Ainsi Cicéron fait plus que traduire : il change, modifie, remanie mais aussi réécrit, crée et invente à partir de l’assise que lui confère la poésie grecque. Il élabore alors un style propre180, un trait d’écriture qui le caractérise et le singularise, mais qui semble avoir été trop personnalisé pour être repris par la postérité.

180 À propos de ce « style » d’écriture qui caractérise les poésies de Cicéron, nous renvoyons aux observations très éclairantes de Soubiran (1972, p. 96-105).

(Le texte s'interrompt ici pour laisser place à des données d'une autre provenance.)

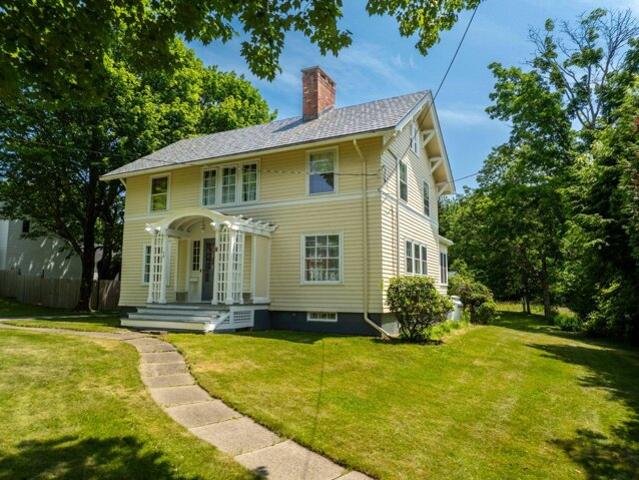 House for sale in Machias, Maine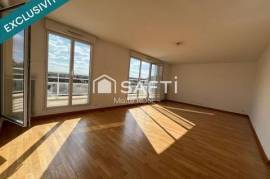 Appartement familial avec terrasse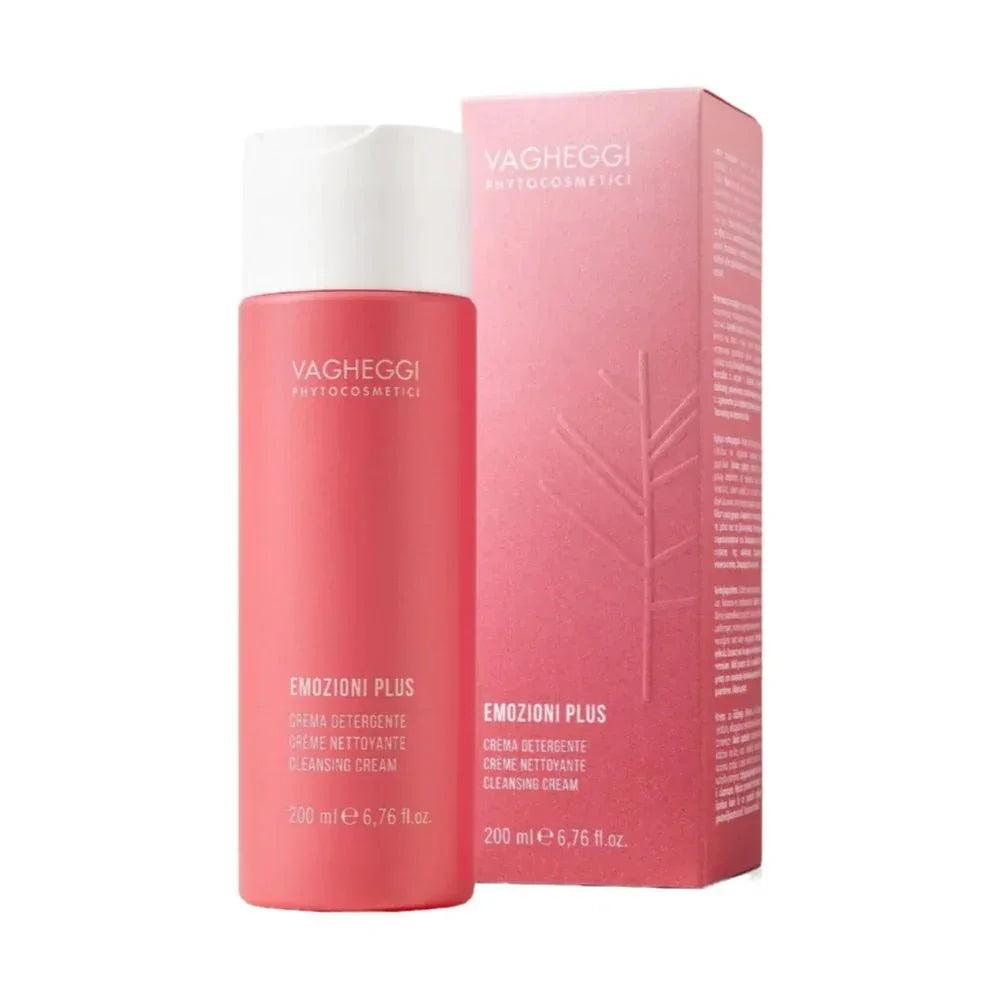 Vagheggi Emozioni Plus Crema Detergente viso 200ml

Même si les débuts de la poésie latine sont surtout marqués par Homère et les Tragiques qui constituent des modèles autant pour les jeunes Romains, à l’école, que pour les premiers poètes (Livius Andronicus, Quintus Ennius etc.) fascinés par leurs œuvres, celle-ci se détache progressivement de sa proche parente grecque, au style beaucoup plus raffiné et modeste. En effet, comme le montre l’exemple de la traduction d’Aratos de Cicéron, la tendance latine est plus à l’ornementation et à la richesse, à la description minutieuse et au pittoresque. Il est par ailleurs indéniable que Cicéron se soit davantage illustré par ses traductions que par ses poèmes, souvent moqués et vivement critiqués par les écrivains des générations suivantes. La traduction des classiques grecs semble en outre avoir davantage profité à Cicéron qui s’en imprègne et reprend leur parole à son propre compte.

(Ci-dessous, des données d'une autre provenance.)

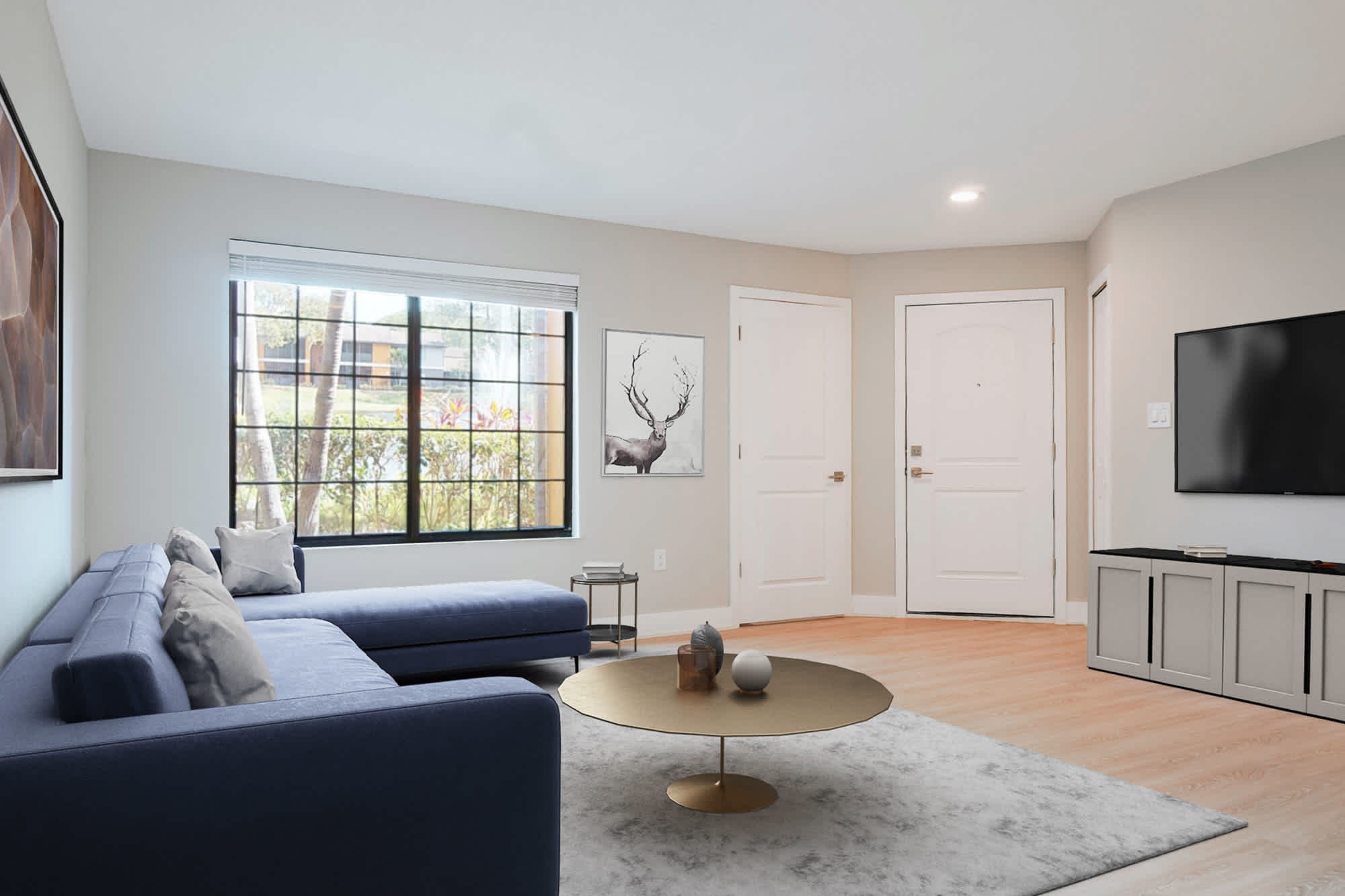 The Pines Apartments in Orlando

La Correspondance qui abonde de références grecques constitue ainsi une sorte de laboratoire où Cicéron expérimente les effets que peut produire une citation versifiée, généralement fameuse et donc connue de son interlocuteur. Or, la pratique qui consiste à citer des vers dans ses lettres peut nous surprendre aujourd’hui, quand nous considérons qu’écrire un poème et rédiger une lettre résultent de deux actes énonciatifs différents. Pourtant, et comme pour l’ensemble des « genres littéraires », le « genre poétique » et le « genre épistolaire » se rapprochent par certains aspects : en effet, un texte n’appartient jamais totalement à un seul et unique genre, mais possède une dominante générique qui nous permet de lui attribuer un « genre ». La notion de « genre » – si tant est qu’elle existait – paraît donc avoir eu d’autres implications dans l’Antiquité, où il était courant d’enrichir ses lettres de vers.

2. La notion de « genre » et ses implications

Martin et Gaillard (2013, p. 11), après avoir longuement insisté sur la difficulté à saisir ce concept fluctuant et protéiforme du point de vue de l’Antiquité, font le choix de distinguer quatre « genres » dont chacun prend différentes « formes ». Ces « formes » – qui dénotent en fait « les genres au sens courant du terme » – varient en fonction de divers critères tels que le contenu, l’écriture, ou les deux en même temps. Quatre « genres » donc, dont la qualification repose sur quatre adjectifs : dramatique, narratif, démonstratif et affectif. Nous aurons l’occasion de revenir plus en détail sur chacun d’entre eux, notamment lorsque nous classerons nos données en fonction du genre littéraire auquel elles réfèrent. Pour l’instant, nous voulons comprendre ce que signifie la notion de « genre » –

en particulier dans l’Antiquité – et selon quels paramètres nous pouvons dire qu’un texte appartient à tel genre (textuel ou littéraire) et pas à un autre.